TRENTON – Senator Joseph F. Vitale, D-Middlesex, the vice chair of the Senate Health, Human Services and Senior Citizens Committee, and the prime sponsor of legislation to allow adoptees in New Jersey to access medical history and birth records, issued the following statement after the Assembly approved the bill by a vote of 44-26, with 2 abstentions, receiving final legislative approval:

“At long last, adoptees in New Jersey are only one signature away from getting greater access to their original birth certificates and vital medical information. The road to legislative approval for this bill has been a long time coming, but the benefits of this legislation are worth the wait.

“So many adoptees know the value of what many of us who were raised by our biological parents take for granted – a family history. Knowledge of who your parents were, who your grandparents were – this is fundamental to some of the most basic questions of identity that we can have. And with the Governor’s signature, adoptees in the Garden State will finally have a right to know.
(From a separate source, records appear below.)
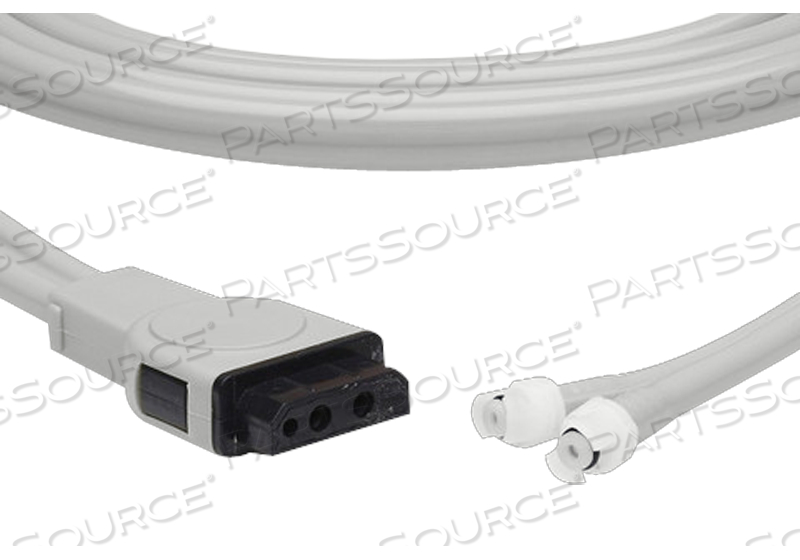 BP TUBING RECTANGULAR CONNECTOR FOR MARQUETTE DASH PATIENT MONITORING SYSTEM by GE Medical Systems Information Technology (GEMSIT) BP TUBING RECTANGULAR CONNECTOR FOR MARQUETTE DASH PATIENT MONITORING SYSTEM by GE Medical Systems Information Technology (GEMSIT)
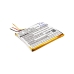 Battery compatible with Apple CS-IPH290SL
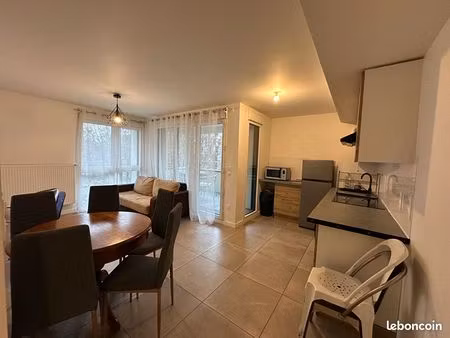 appartement 3 pièces 56 m²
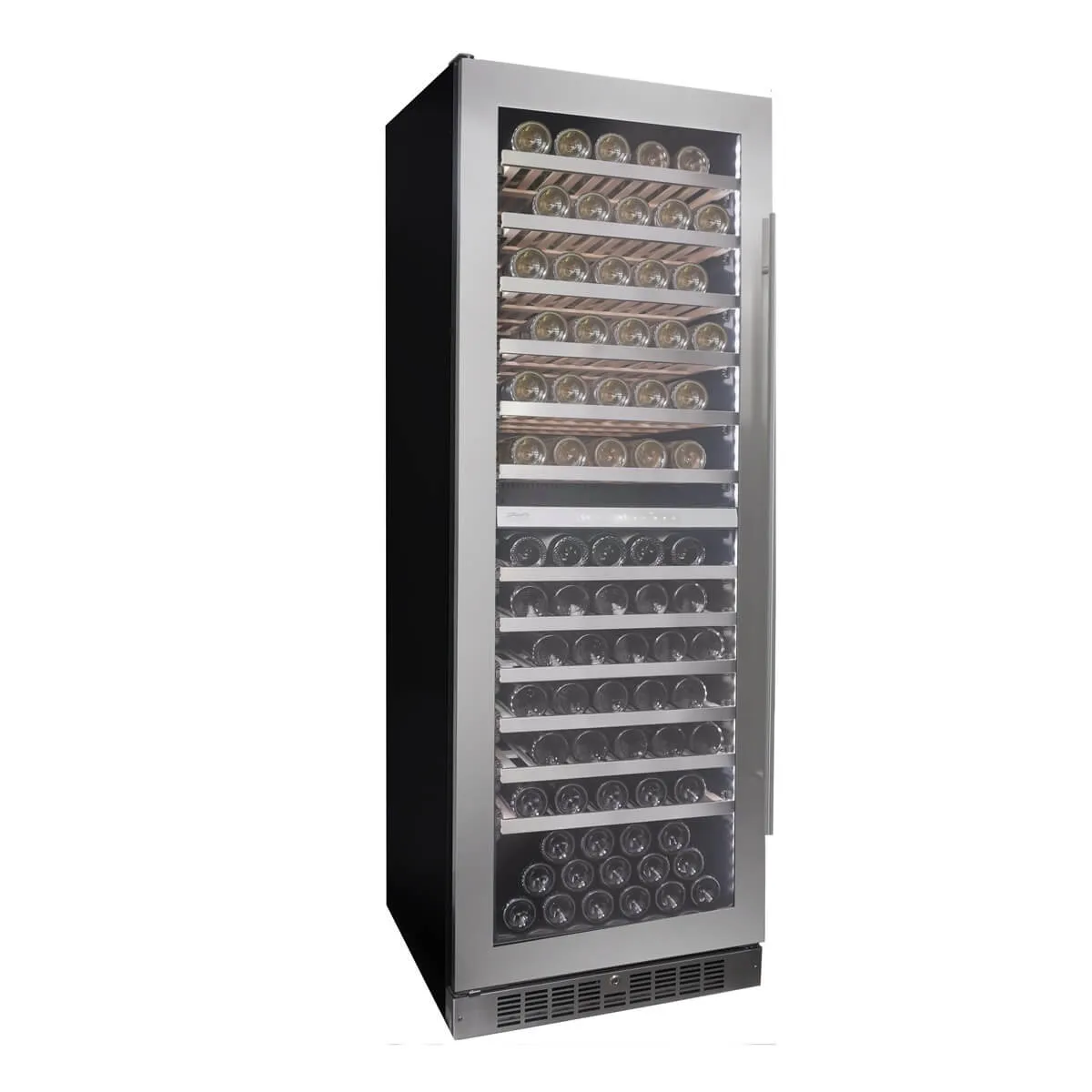 Silhouette SPRWC140D1SS Bordeaux – Wine Cooler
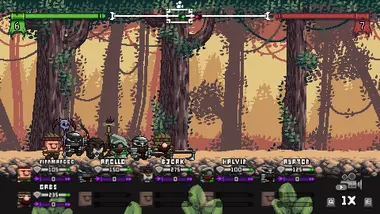 Raiders of Valhalla preview 7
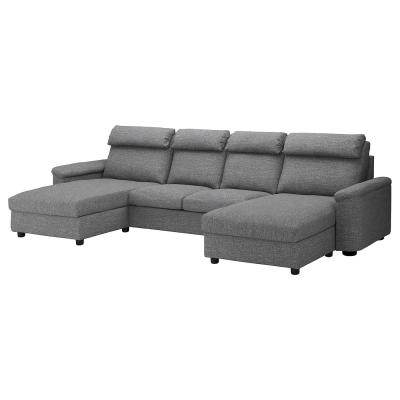 Диван нерозкладний LIDHULT 692.573.28 IKEA (ИКЕА ЛИДГУЛЬТ), фото 1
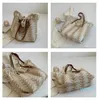 Designer -Sloulder v￤skor f￶r kvinnor lyxiga handv￤skor bolso mode retro handv￤ska kvinnlig v￤ska duk Tassel broderi tote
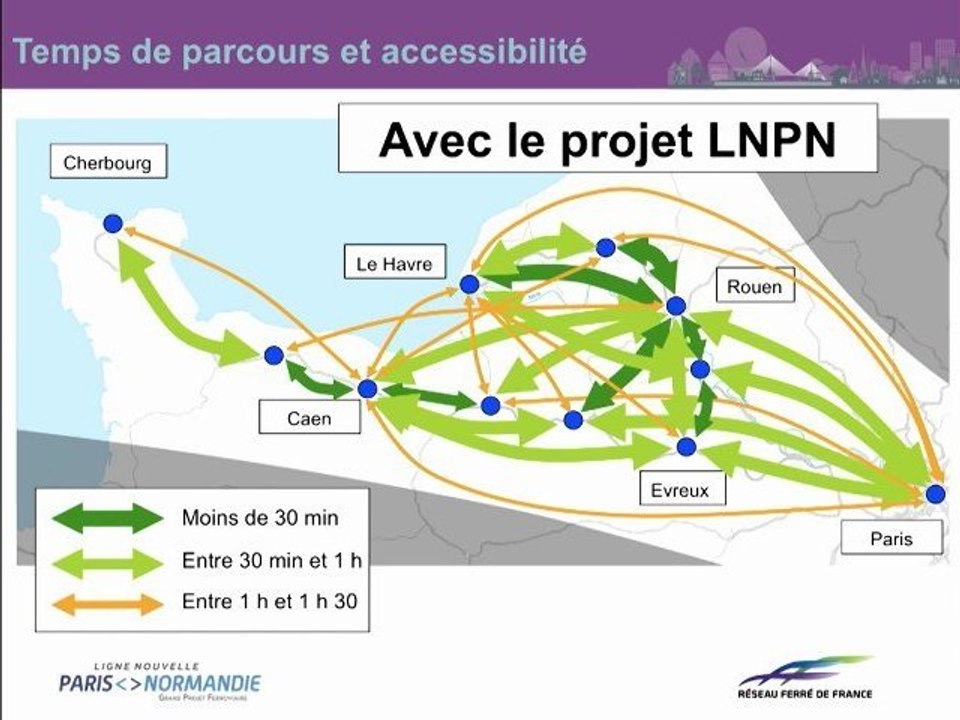 Réaction de Réseau Ferré de France, Philippe Adam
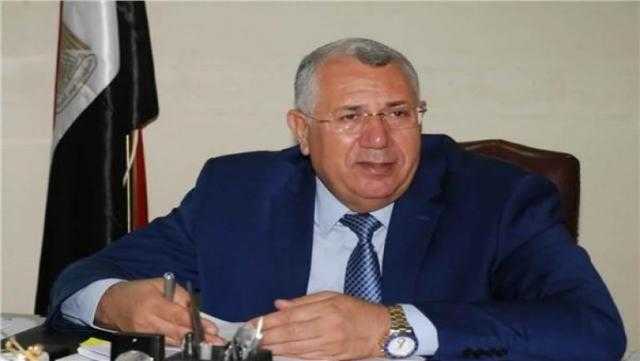 متابعة جهود الأمن الغذائي وتوقيع بروتوكولات تعاون.. أبرز أنشطة الزراعة في أسبوع (إنفوجراف)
“I understand just how difficult this legislation is for people on either side of the issue. However, I firmly believe that this bill creates a fair compromise between adoptees’ right to know, and birth parents’ desire to retain their anonymity. If birth parents do not want to be contacted, they can opt out by providing medical information which most adoptees who have not found their birth family do not have access to. This information in turn would help adoptees make the best healthcare choices possible for themselves and their own families.

“I want to thank my fellow Senate sponsors – Senators Diane Allen and Loretta Weinberg, and Assembly sponsors – Assembly members Vincent Prieto, Joan M. Voss, L. Grace Spencer and Charles Mainor – all of whom have pushed so hard to advance this legislation through the Senate and General Assembly.

“I’m proud that we’ve finally been able to advance this legislation to final legislative passage, and I hope the Governor signs the bill into law quickly. Adoptees have waited for so long for this day, and it’s time to remove the veil of secrecy regarding birth records for people who simply want to know who they are and where they came from.”

The bill now heads to the Governor to be signed into law. It was approved by the Senate by a vote of 27-10 in March of last year.